### [Texte proposé]
▼

Il lui a fallu une année entière pour retrouver l’adresse en Algérie. Lorsqu’elle finit par retrouver la trace de Rhani et Jamel, installés chez le grand-père à Ain Abid dans la wilaya de Constantine, Jennifer fait sa valise, quitte la France et saisit la justice à Constantine.
Ce qu’elle ne sait pas c’est qu’elle a quitté son pays pour deux longues années: “Je tenais absolument à être présente à toutes les audiences au tribunal”, explique-t-elle, “au début c’était très dur” pour cette étrangère qui ne connait pas grand monde à Constantine et qui ne parle pas un mot d’arabe.
De ces années-là, son avocate algérienne Me Nora Djaouad Saad Essaoud, garde un souvenir peiné pour la mère de Rhani:
“Jennifer a beaucoup souffert pendant deux années, comment trouver un logement, comment louer un appartement, comment s’adapter à la société ici, elle s’est convertie à l’Islam et a mis le foulard, elle était si contente que la justice algérienne tranche en sa faveur”.
Pour Me Djaouad Saad Essaoud, “la justice algérienne a tranché en faveur d’al haq, le droit”. Et depuis que Jamel Mahdi a pris la fuite, confirme l’avocate, un mandat d’arrêt national a été émis contre lui et dans tous les aéroports et points de sorties du territoire national.
Pendant les deux années d’attente à Constantine, Jennifer avait bénéficié d’un “droit de visite” et Jamel Mahdi était sommé de lui ramener Rhani pour le voir le vendredi et le samedi de 9h à midi.

▲

### [Données]
▼

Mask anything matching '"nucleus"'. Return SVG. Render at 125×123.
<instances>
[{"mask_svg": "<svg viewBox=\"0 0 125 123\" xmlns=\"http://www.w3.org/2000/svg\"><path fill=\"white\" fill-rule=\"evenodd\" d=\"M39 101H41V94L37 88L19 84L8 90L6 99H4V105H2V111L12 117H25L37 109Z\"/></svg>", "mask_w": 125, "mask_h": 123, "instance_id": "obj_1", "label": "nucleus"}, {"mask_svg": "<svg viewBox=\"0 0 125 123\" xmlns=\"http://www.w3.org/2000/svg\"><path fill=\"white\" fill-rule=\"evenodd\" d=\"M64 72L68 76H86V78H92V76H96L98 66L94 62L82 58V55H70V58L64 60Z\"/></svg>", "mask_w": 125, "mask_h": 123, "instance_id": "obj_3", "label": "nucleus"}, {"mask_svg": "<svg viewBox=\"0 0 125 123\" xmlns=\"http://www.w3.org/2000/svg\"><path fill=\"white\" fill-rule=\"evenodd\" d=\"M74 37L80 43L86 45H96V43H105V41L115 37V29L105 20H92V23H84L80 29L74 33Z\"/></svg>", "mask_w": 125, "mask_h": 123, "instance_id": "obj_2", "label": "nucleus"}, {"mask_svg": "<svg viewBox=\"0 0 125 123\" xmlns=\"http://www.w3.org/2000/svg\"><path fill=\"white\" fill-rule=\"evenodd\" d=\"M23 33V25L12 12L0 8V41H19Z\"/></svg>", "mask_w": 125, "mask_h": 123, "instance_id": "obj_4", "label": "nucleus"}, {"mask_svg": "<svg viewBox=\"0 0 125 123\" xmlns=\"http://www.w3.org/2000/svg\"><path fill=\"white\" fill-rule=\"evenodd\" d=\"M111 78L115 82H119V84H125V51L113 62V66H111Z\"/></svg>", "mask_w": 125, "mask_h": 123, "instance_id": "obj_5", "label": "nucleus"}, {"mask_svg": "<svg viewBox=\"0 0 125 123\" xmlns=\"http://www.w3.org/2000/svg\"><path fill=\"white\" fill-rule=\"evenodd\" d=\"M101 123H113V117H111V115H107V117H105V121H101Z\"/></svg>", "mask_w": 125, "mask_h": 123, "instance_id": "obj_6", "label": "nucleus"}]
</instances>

▲

### [Consignes]
(A) Indiquez si chacune des affirmations suivantes est conforme au texte sur les démarches de Jennifer à Constantine, en répondant par oui ou par non et en citant les mots exacts qui le justifient : (i) Jennifer a mis une année entière à retrouver l'adresse en Algérie ; (ii) Jennifer parlait arabe à son arrivée à Constantine ; (iii) le droit de visite s'exerçait le dimanche.
(B) Prolongez le texte sur les démarches de Jennifer à Constantine après sa dernière phrase.
Le matériel n'est d'aucune utilité pour cet exercice.

### [Corrigés]
(A)
(i) Oui : « Il lui a fallu une année entière pour retrouver l’adresse en Algérie. »
(ii) Non : « qui ne parle pas un mot d’arabe »
(iii) Non : « le vendredi et le samedi de 9h à midi »

(B)
Ces rencontres, Jennifer s’en souvient comme de moments de bonheur et de grande douleur:
“C’étaient des visites qui se faisaient en public, dans la réception de l’hôtel où j’étais descendue lors de ma toute première visite à Constantine. Et même si je n’y suis pas restée longtemps et que j’étais dans un logement, je devais continuer à voir Rhani dans cet espace public. Je me souviens, Rhani était timide et n’aimait pas que je lui fasse des câlins devant les gens qui allaient et venaient”.
La justice algérienne a tranché en faveur de Jennifer Prinz pour la simple raison qu’elle est l’unique parent légalement reconnu de Rhani, le couple n’ayant jamais été mariés.
En Algérie, Jamel Mahdi a écopé de deux ans de prison fermes pour non représentation d’enfant et un mandat d’arrêt national a été émis contre lui. Il a aussi écopé de deux autres années de prison fermes pour coups et blessures à l’arme blanche contre la mère de son enfant.
Le juge d’instruction d’El Khroub a ordonné “énormément de perquisitions et des recherches étendues dans la famille”, affirme Jennifer mais sans résultats.
Aujourd’hui cela fait trois ans et neuf mois qu’elle n’a plus eu aucune nouvelle de Rhani: “mon seul espoir c’est de médiatiser pour que le plus grand nombre d’Algériens sachent ce qui est arrivé et que ceux qui ont des informations sur mon fils viennent à mon aide”.
Jennifer Prinz a ouvert une page Facebook “Retrouvons Rhani” sur laquelle des centaines d’Algériens lui expriment leur sympathie et lui envoient leurs encouragements.
La mère de Rhani a pris soin de poster tous les documents légaux en sa possession et en sa faveur sur cette page FB.